Synopses & Reviews
Dorothy Wordsworth's journals are a unique record of her life with her brother William, at the time when he was at the height of his poetic powers. Invaluable for the insight they give into the daily life of the poet and his friendship with Coleridge, they are also remarkable for their spontaneity and immediacy, and for the vivid descriptions of people, places, and incidents that inspired some of Wordsworth's best-loved poems. The Grasmere Journal was begun at Dove Cottage in May 1800 and kept for three years. Dorothy notes the walks and the weather, the friends, country neighbors and beggars on the roads; she sets down accounts of the garden, of Wordsworth's marriage, their concern for Coleridge, the composition of poetry. The earlier Alfoxden Journal was written during 1797-8, when the Wordsworths lived near Coleridge in Somerset. Not intended for publication, but to "give Wm Pleasure by it," both journals have a quality recognized by Wordsworth when he wrote of Dorothy that "she gave me eyes, she gave me ears."
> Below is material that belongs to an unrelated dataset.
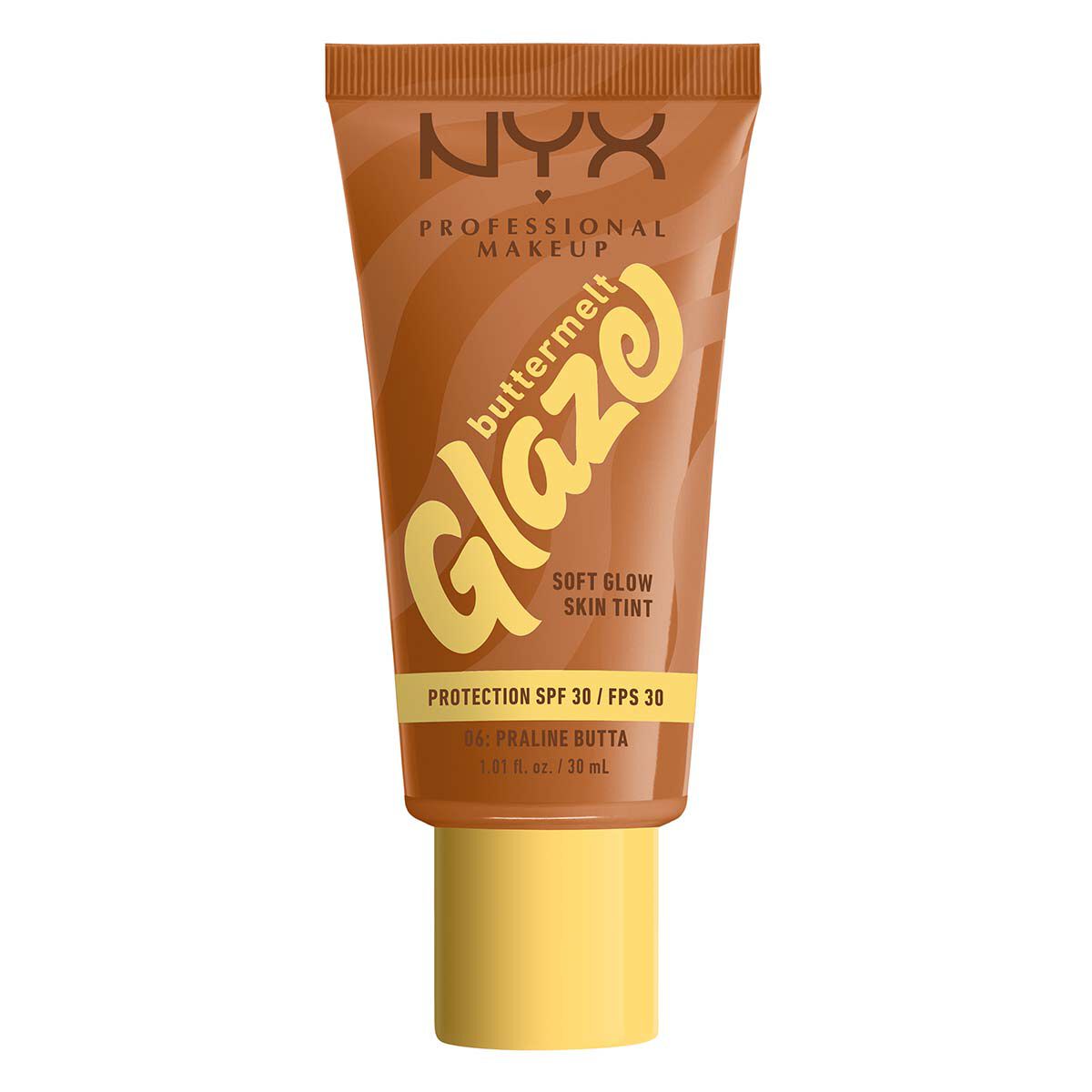 GLAZE TINT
Wordsworth's "exquisite sister", as Coleridge described her, was not only the cherished companion of the two poets, but also a writer who possessed a geniune poetic imagination in her own right. The journals she kept at Alfoxden, in 1798, where her brother and Coleridge were composing the Lyrical Ballads and at Grasmere from 1800 to 1803, when she and Wordsworth were living at Dove Cottage are printed here for the first time as Dorothy wrote them. Two of Dorothy's poems are included in the appendix, along with thirty-three poems by Wordsworth, which are referred to in the journals.
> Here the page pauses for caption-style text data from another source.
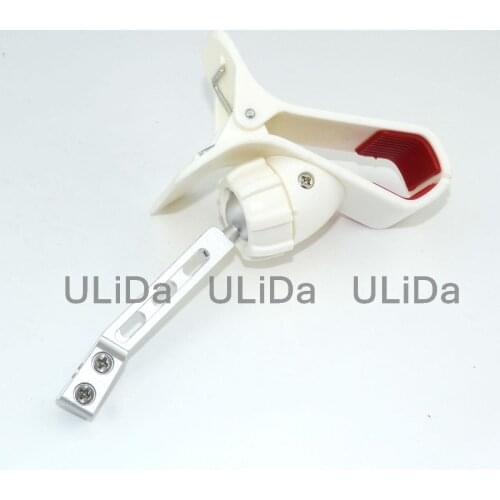 Aluminum Holder Fit Iphone Mobile Phone For DJI Phantom 2/3 V Quadcopter RC FPV
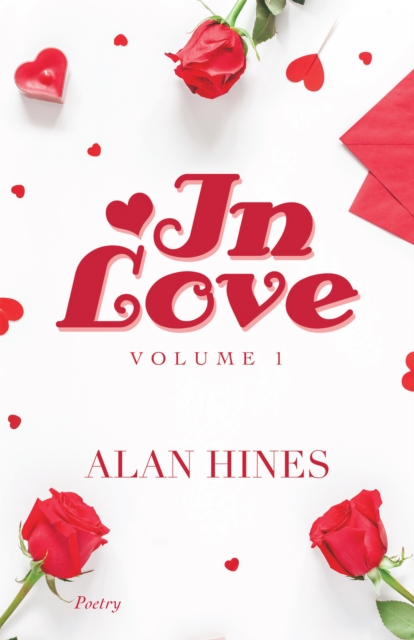 Book Cover for In Love by Hines, Alan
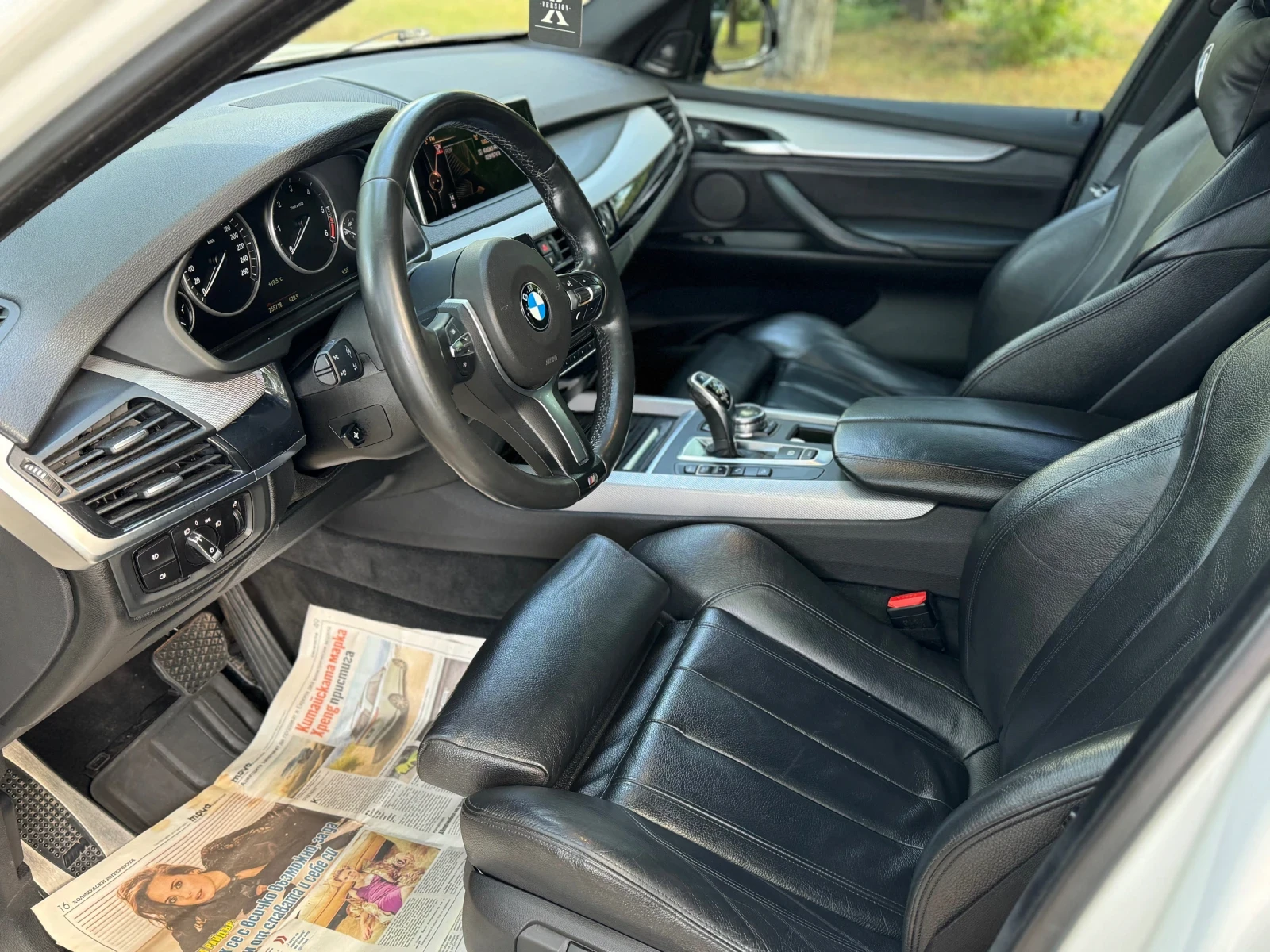 BMW X5M 4.0 | Mobile.bg � ����������� 12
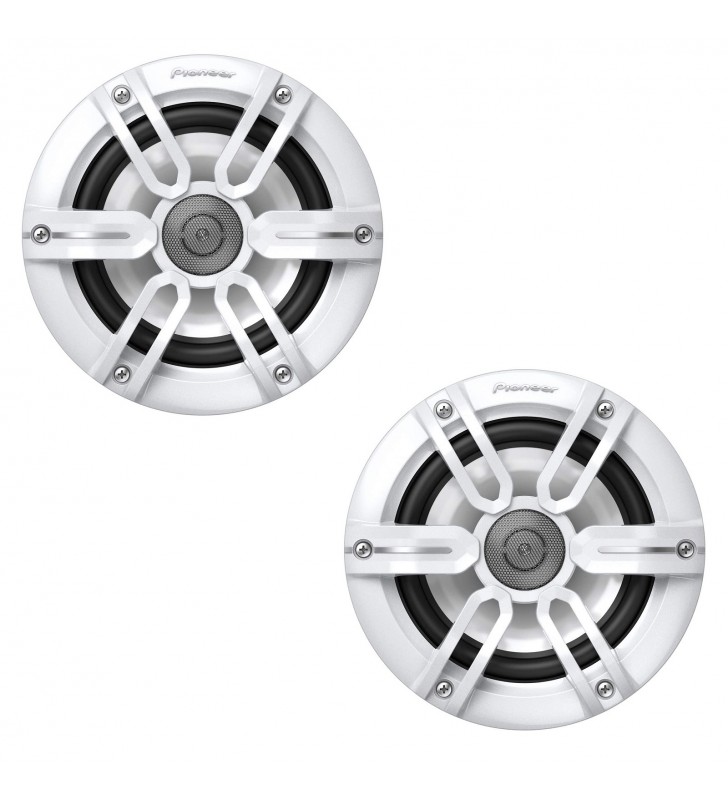 Pioneer 250W TS-ME650FS altavoces marinos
Dorothy Wordsworth's The Grasmere Journals, begun in May 1800 while at Dove Cottage, and continued for nearly three years until January 1803, is perhaps the best-loved of all journals. Noting the walks and the weather, the friends, country neighbors and beggars on the roads, William Wordsworth's marriage, the composition of poetry, and their concern for Coleridge, her words bring those first years to vivid and intimate life. This edition has been prepared directly from the manuscripts with undeciphered words clarified, first thoughts, later insertions and deletions indicated, and Dorothy's hasty punctuation largely restored. It also offers rich explanatory notes, containing much new detail on friends and family, the scarcely-known people of the Grasmere valley, the books that were read, and the connections with William Wordsworth's poetry.